Ernestina stava seduta su una sedia accanto alla porta, di fianco a Maria Pia che lavorava a maglia. Aveva il tono canzonatorio che riservava solo al suo fratellino, però stavolta sembrava più inviperita del solito. «Quei disgraziati non sò mica come te, che sei er fijo maschio de sor Fausto. Me viè da ride! Te magari ce credi pure! Te sarai messo in testa de fà il signore! Che te pensi che ce tirano fuori, quei due straccioni de mezzadri, da quella terraccia secca de papà? Tutti morti de fame, siete». Le ultime parole le sputò alzandosi e tornando dentro casa. Mino la guardò confuso, non ebbe il tempo di dirle che non aveva capito niente. Guardò Maria Pia. La sorella maggiore non aveva mai tolto gli occhi dalla maglia e sembrava del tutto indifferente. Eppure doveva sapere che il fratello la guardava, perché a un certo punto, continuando a sferruzzare, gli disse:
«È na stupida»
«Ma de che parlava?», le chiese Mino.
«Appunto, è proprio stupida. Mica lo capisce che sei ancora ‘n pupo, non sai proprio de che parla». Alzò lo sguardo e lo fissò in quello di Mino. Maria Pia non guardava mai suo fratello.
«Non sò un pupo, ciò dodicianni», disse lui senza troppa enfasi.
Maria Pia sospirò e poi parlò:
«Ascoltame bene. Boccaccia mia, io me devo sta zitta, come fa mamma. Non te le devo dì certe cose e non so chi me lo fa fà. Ascoltame bene, perché ste parole te le dico oggi e non parlo più, manco se me scannano.

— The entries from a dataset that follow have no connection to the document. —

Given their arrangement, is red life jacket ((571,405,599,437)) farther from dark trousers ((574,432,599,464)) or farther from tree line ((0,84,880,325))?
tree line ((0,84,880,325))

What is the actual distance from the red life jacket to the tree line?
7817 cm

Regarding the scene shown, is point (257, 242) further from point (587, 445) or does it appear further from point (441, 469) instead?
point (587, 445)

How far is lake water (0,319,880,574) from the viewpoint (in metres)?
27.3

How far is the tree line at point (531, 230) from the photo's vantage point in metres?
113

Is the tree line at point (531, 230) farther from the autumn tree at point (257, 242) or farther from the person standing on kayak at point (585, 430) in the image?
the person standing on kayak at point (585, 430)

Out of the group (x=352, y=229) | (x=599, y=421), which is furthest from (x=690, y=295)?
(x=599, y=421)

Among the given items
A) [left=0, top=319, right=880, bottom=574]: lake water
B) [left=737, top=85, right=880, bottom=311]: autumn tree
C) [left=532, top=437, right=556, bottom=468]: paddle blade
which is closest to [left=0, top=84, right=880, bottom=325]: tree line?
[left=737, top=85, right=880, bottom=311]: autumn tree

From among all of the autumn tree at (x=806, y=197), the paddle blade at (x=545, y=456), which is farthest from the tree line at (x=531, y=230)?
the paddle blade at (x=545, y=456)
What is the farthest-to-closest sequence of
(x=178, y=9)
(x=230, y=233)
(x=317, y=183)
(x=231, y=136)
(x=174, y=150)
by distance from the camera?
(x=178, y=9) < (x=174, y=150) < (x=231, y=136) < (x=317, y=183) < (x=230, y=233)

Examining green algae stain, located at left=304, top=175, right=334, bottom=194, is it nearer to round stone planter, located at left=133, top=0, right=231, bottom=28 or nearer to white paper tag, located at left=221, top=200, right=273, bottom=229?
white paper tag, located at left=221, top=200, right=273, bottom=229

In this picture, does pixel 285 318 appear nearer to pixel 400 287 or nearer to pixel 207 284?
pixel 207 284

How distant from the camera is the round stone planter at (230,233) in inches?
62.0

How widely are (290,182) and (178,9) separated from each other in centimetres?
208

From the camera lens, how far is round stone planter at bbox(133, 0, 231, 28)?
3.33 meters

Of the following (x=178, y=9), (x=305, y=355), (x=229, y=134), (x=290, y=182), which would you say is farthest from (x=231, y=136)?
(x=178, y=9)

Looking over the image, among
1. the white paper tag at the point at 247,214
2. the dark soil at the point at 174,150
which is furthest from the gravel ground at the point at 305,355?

«Quanno ero bambina, che te non eri nato, tutti i giorni sentivo Papà che bestemmiava. Tutti i giorni malediceva il Padreterno che nun j’aveva dato un fijo maschio. Alla mattina quanno s’alzava e alla sera quanno se ritirava. Tre volte l’aveva punito, diceva lui, tre femmine j’aveva dato. Me lo ricordo come fosse ieri, quello c’ha detto quanno che t’ha preso in braccio la prima volta, davanti a noi ragazzine, che Ernestina ciaveva solo quattro anni: “Ecco finalmente l’erede de sor Fausto!”, ha detto. “Vedrai quanta terra ciavrai, sarai più ricco dei signori de Cinello!”. Così ha detto. A quel tempo non ciaveva ancora niente, manco ‘n fazzoletto de terra secca». Abbassò gli occhi e tornò ad annodare fili sulla punta dei ferri. «È ora che capisci, perché te stai a fà grande», aggiunse. «Ernestina è ancora na ragazzina, ma io lo conosco er vecchio, cià qualcosa in testa. Mica s’accontenta de quel po’ de terra c’ha dato a quei due straccioni de mezzadri. Lui vole de più, vol’esse ricco come un signore. E ce riuscirà, te lo dico io, è disposto a annà a braccetto cor demonio. E te devi sta in campana, perché quello te vole fà diventà un principe, così un giorno te potrà fà sposa la fija de qualche riccone, de qualche nobile. Ma mettete de traverso e te ficca sottoterra pure se sei er fijo. Io t’ho avvisato, poi fà come te pare».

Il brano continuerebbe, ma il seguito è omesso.